A Pandas' DataFrame models a labeled 2D tabular data, similar to an Excel spreadsheet, or a SQL relational database table. The pandas' DataFrame is an extension of Pandas' 1D labeled sequences Series to two-dimensional. A DataFrame consists of a number of columns with a common row index (label), and a column header. Each column has its own data type. All elements in a column have the same data type.

![image.png](attachment:image.png)

To construct a Pandas' DataFrame, invoke the constructor:

```python

>>> import pandas as pd
>>> help(pd.DataFrame)
DataFrame(data=None, index=None, columns=None, dtype=None)
    # data: can be a NumPy ndarray, dict, or Pandas DataFrame
    #       dict can contain Series, arrays, constants, or list-like objects
    # index: array-like or an Index object, default to RangeIndex
    # columns: array-like or an Index object, default to RangeIndex


```

The data can be obtained in the following ways:

from columns of Pandas' Series, or list, packed in a dictionary with column names.
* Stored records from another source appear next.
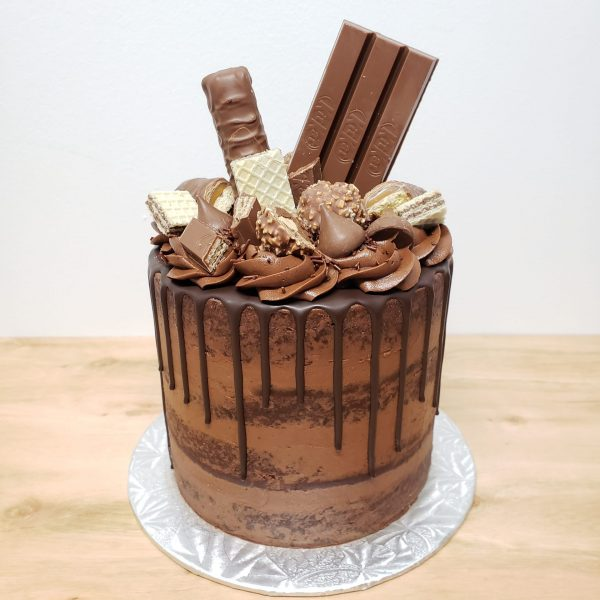 Gâteau d'anniversaire au chocolat avec kit-kat, kiss, ferrero rocher et coulis au chocolat -montreal-quebec-Anniversary-cake- Gâteau de fête-chocolat- chocolate cake with drip.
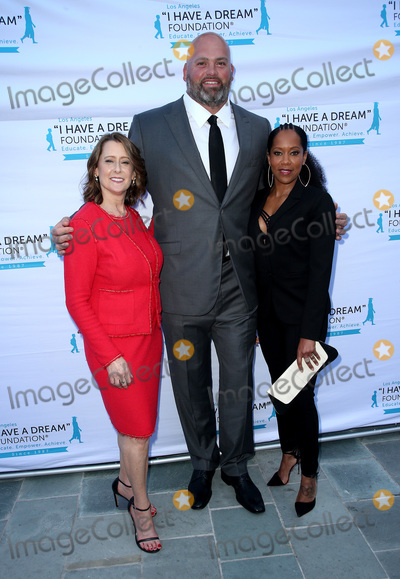 Andrew Whitworth Photo - 31 March 2019 - Los Angeles California - Pamela Miller Andrew Whitworth Regina King I Have A Dream Foundation Los Angeles Hosts 6th Annual Dreamer Dinner Benefit at Skirball Cultural Center Photo Credit Faye SadouAdMedia
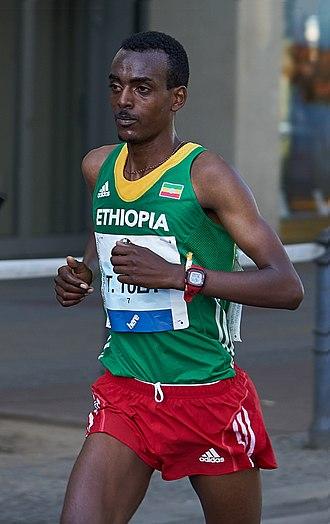 Tamirat Tola - Tamirat at the 2015 Berlin Marathon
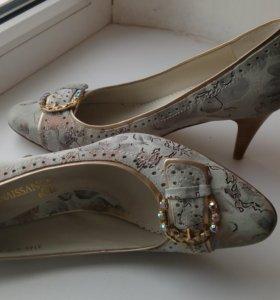 Кожанные туфли новые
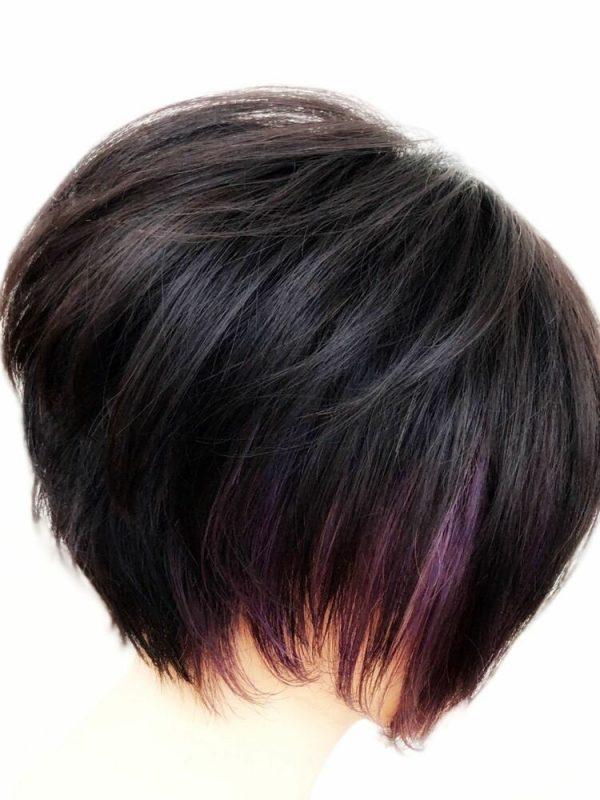 グラデーションボブから見える紫のインナーカラー
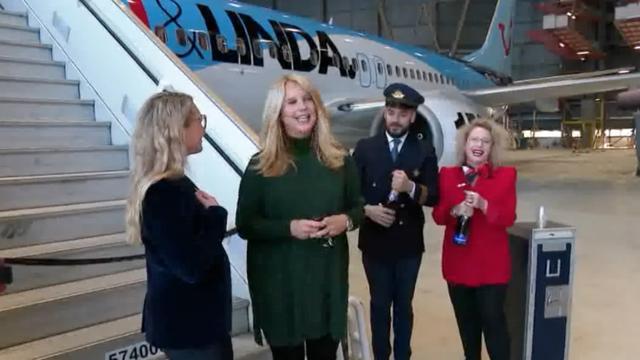 Linda de Mol doopt vliegtuig ter ere van jubileum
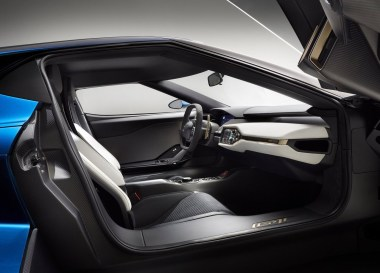 ford-gt-interieur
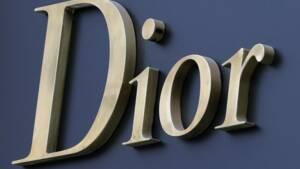 La famille Arnault se renforce dans LVMH, qui rachète Dior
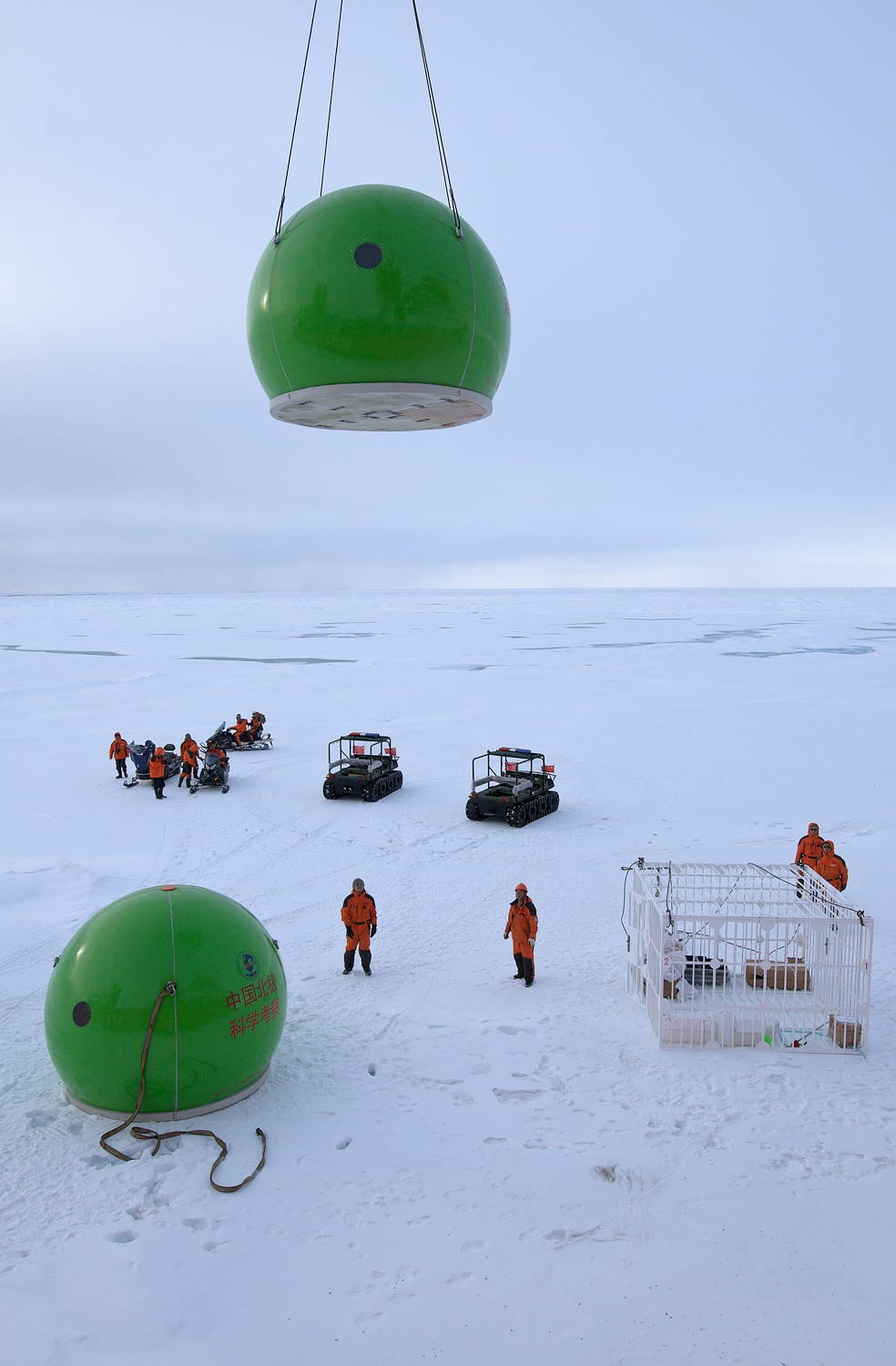 Chinese scientists deploy a camp onto the sea ice during an expedition to the Arctic. The logistics of doing research in the far north reminds scholars and students of the connections among knowledge, environment, and society. They help us frame the question, how do scientists move through the world? Image by Timo Palo, 2010. Wikimedia Commons.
from a 2D NumPy's ndarray.

from a file, such as a CSV file.

from another Pandas' DataFrame.

In [None]:
# from a collection of pandas'series

import numpy as np
import pandas as pd
s1 = pd.Series([1, 2, 3], index=['a', 'b', 'c'])


s2 = pd.Series([11, 33, 22, 44], index=['a', 'c', 'b', 'd'])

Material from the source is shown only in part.